*TASK DIRECTIONS:* Pick out every line of the material below that contains the string "exists", treating uppercase and lowercase as different.

*DATA:*
--------------------------------
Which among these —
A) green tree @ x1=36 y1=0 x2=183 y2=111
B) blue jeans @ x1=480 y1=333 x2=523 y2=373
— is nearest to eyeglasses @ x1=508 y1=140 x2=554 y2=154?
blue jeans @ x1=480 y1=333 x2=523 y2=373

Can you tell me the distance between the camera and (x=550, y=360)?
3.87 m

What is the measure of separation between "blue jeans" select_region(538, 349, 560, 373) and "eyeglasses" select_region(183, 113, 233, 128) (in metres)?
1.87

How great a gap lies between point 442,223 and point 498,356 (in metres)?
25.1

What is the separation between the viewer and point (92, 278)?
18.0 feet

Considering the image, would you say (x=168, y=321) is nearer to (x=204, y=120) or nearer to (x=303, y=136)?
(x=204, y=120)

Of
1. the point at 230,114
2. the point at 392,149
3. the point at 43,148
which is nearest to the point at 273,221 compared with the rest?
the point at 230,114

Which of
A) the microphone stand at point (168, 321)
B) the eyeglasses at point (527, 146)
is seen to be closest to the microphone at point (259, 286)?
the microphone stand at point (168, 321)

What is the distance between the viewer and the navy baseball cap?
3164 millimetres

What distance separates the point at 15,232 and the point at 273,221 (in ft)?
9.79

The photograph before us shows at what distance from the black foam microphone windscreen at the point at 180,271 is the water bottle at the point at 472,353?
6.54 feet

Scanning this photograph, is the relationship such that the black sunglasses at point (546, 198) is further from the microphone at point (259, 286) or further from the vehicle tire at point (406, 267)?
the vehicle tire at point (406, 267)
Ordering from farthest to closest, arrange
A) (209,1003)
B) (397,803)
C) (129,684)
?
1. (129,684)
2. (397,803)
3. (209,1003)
--------------------------------
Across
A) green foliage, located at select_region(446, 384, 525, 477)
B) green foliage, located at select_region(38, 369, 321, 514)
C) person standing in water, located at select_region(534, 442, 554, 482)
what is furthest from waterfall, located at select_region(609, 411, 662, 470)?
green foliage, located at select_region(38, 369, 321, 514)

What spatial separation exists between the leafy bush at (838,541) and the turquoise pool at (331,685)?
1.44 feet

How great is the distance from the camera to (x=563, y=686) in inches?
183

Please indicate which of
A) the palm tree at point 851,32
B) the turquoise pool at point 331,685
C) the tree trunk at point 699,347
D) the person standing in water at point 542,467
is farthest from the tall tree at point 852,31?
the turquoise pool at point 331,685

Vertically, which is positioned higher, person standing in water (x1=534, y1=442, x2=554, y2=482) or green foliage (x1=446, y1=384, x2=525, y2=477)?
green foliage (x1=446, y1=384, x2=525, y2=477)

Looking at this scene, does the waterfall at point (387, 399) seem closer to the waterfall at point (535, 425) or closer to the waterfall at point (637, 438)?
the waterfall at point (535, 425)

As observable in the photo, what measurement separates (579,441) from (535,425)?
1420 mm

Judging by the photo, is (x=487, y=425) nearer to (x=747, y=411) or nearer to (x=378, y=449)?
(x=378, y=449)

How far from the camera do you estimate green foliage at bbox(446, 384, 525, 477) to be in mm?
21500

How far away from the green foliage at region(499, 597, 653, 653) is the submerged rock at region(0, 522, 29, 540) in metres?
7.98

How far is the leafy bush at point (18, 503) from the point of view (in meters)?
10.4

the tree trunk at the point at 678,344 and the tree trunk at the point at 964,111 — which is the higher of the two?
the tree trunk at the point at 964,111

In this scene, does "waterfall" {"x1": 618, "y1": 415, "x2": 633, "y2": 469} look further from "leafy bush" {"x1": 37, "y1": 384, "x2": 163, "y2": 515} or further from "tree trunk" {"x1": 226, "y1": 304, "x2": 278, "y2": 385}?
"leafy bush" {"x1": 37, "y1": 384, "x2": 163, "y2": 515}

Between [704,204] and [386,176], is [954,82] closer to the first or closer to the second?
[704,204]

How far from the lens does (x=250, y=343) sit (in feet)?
--------------------------------
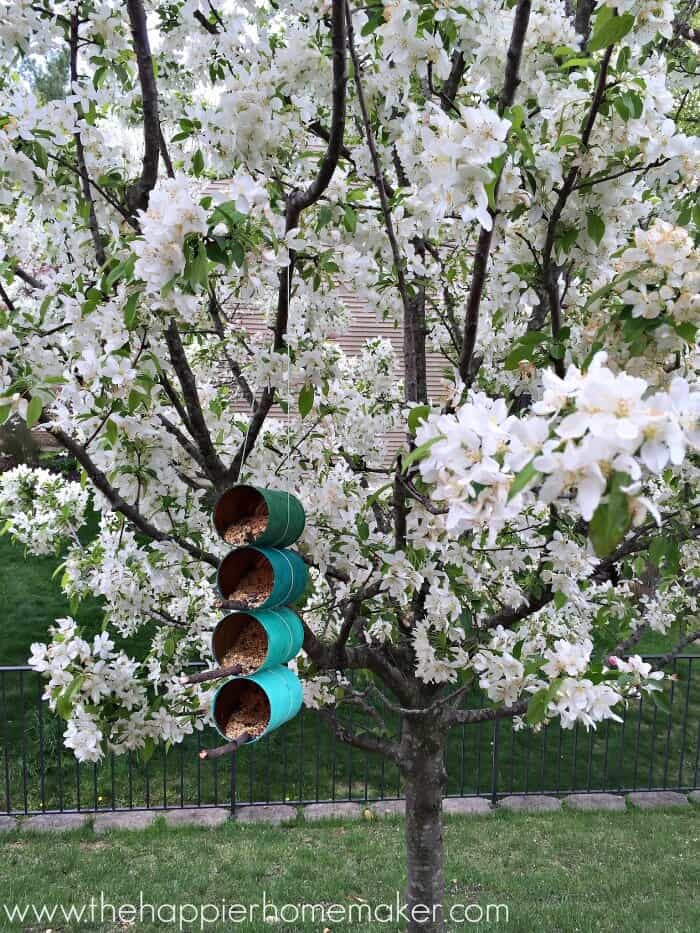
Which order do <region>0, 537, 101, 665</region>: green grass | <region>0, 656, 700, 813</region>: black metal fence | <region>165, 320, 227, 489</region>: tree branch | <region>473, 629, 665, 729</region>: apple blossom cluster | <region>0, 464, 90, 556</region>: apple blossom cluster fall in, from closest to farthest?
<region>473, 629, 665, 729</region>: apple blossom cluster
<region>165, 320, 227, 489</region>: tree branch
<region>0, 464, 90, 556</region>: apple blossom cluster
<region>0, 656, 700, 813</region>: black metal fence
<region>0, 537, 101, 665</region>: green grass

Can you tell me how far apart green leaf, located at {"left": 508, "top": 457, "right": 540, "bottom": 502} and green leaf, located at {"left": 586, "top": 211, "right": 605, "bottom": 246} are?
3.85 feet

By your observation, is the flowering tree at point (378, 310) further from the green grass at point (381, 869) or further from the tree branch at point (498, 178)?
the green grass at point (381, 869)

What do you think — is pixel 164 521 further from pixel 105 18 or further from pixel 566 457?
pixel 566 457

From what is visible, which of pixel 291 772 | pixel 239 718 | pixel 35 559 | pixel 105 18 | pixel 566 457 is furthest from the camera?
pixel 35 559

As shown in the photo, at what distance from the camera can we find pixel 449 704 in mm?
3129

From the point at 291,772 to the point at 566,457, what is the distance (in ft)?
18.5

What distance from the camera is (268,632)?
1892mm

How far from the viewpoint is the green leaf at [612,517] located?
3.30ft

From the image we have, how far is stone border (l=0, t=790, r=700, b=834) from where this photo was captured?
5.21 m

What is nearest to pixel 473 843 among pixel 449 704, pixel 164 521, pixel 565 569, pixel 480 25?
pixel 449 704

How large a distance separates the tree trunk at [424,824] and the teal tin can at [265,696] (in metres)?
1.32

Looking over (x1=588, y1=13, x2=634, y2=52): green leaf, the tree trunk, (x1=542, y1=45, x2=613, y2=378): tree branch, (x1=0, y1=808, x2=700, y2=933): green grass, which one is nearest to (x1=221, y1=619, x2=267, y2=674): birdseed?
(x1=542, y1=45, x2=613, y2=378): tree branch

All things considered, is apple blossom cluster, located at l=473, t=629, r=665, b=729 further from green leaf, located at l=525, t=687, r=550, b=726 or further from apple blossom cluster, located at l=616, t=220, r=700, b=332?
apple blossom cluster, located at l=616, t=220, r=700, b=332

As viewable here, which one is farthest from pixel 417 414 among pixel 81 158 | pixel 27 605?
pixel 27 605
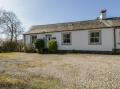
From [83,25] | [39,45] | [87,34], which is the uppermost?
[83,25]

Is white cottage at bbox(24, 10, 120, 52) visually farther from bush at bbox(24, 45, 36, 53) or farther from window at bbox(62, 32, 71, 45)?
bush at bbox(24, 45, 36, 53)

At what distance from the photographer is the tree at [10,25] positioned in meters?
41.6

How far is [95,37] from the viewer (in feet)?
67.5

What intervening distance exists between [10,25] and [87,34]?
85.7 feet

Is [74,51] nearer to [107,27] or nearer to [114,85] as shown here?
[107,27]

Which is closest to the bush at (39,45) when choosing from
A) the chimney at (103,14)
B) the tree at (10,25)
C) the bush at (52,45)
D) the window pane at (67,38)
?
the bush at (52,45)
--------------------------------
*ANSWER IN FULL:*
What spatial separation exists between the leafy bush at (838,541) and the turquoise pool at (331,685)?
What intervening distance exists between [10,25] and [87,34]?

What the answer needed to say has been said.